Dries Buytaert

I open-sourced my blog content

Last week I wrote that a blog is a biography. But sometimes our most advanced technology is also our most fragile. With my blog turning twenty years old in fifteen days, I have been thinking a lot about digital preservation.

The question I keep coming back to is simple: how do you preserve a website for hundreds of years?

I don't have the answer yet, but it's something I plan to slowly work on over the next 10 years. What I'm describing here is a first step.

Humans have been trying to preserve their words since we learned to write. Medieval monks hand-copied manuscripts that survived centuries. Clay tablets from ancient Mesopotamia still tell us about daily life from 5,000 years ago. They worked because they asked very little of the future. A clay tablet basically just sits there.

In contrast, websites require continuous maintenance and recurring payments. Miss either, and they quietly disappear. That makes it hard for websites to survive for hundreds of years.

Traditional backups may help content survive, but they only work if someone knows they exist and what to do with them. Not a safe bet over hundreds of years.

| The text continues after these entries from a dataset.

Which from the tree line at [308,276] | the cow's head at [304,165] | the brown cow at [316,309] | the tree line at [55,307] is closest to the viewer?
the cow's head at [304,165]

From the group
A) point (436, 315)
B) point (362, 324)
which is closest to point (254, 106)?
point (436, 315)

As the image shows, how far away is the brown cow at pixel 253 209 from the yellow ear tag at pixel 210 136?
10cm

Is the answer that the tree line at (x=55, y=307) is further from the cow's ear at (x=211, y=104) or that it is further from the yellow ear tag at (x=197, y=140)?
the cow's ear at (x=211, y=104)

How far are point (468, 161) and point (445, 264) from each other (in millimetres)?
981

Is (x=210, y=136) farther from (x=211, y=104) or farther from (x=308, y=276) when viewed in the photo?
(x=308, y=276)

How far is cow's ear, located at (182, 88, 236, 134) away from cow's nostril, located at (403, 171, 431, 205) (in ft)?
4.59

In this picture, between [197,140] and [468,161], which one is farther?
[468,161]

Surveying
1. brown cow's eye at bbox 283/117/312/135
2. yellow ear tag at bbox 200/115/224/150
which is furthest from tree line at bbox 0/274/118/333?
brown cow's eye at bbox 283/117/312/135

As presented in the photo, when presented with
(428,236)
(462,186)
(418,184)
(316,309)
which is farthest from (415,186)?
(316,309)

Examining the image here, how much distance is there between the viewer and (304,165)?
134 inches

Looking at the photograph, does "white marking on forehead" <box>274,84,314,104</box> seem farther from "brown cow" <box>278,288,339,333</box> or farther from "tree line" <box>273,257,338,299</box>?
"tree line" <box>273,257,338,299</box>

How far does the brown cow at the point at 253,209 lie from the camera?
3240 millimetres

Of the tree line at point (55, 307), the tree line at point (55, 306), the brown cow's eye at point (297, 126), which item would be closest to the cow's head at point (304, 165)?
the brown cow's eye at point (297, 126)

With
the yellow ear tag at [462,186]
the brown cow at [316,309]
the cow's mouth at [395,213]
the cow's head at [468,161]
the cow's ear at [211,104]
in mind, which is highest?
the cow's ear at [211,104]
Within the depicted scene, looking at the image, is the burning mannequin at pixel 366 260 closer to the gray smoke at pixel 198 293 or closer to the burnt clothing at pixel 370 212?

So I am trying something different. I exported my blog as Markdown files and put them on GitHub. Nearly twenty years of posts are now in a public repository at github.com/dbuytaert/website-content.

I'm essentially making two bets. First, GitHub does not need me to keep paying bills or renewing domains. Second, a public Git repository can be cloned. Each clone becomes an independent copy that does not depend on me.

If you use a static site generator like Jekyll or Hugo, you are probably thinking: "Welcome to 2010!". Fair enough. You have been storing content as Markdown in Git since before my kids could walk. The difference is that most people keep their Git repositories private. I am making mine public.

To be clear, my site still runs on Drupal, and that is not changing. No need to panic. I just made my Drupal site export its content as Markdown.

For the past two weeks, my site has been auto-committing to GitHub daily. Admittedly, it feels a bit strange to share everything like this. New blog posts show up automatically, but so does everything else: tag maintenance, even deleted posts I decided were not worth keeping.

My blog has a publish button, an edit button, and a delete button. In my view, they are all equally legitimate. Now you can see me use all three. Git hides nothing.

Exporting my content to GitHub is my first bet, not my last. My plan is to build toward something like "RAID for public content", spreading copies across multiple systems. I will explain what I mean tomorrow, and share how I set this up technically.

Dries Buytaert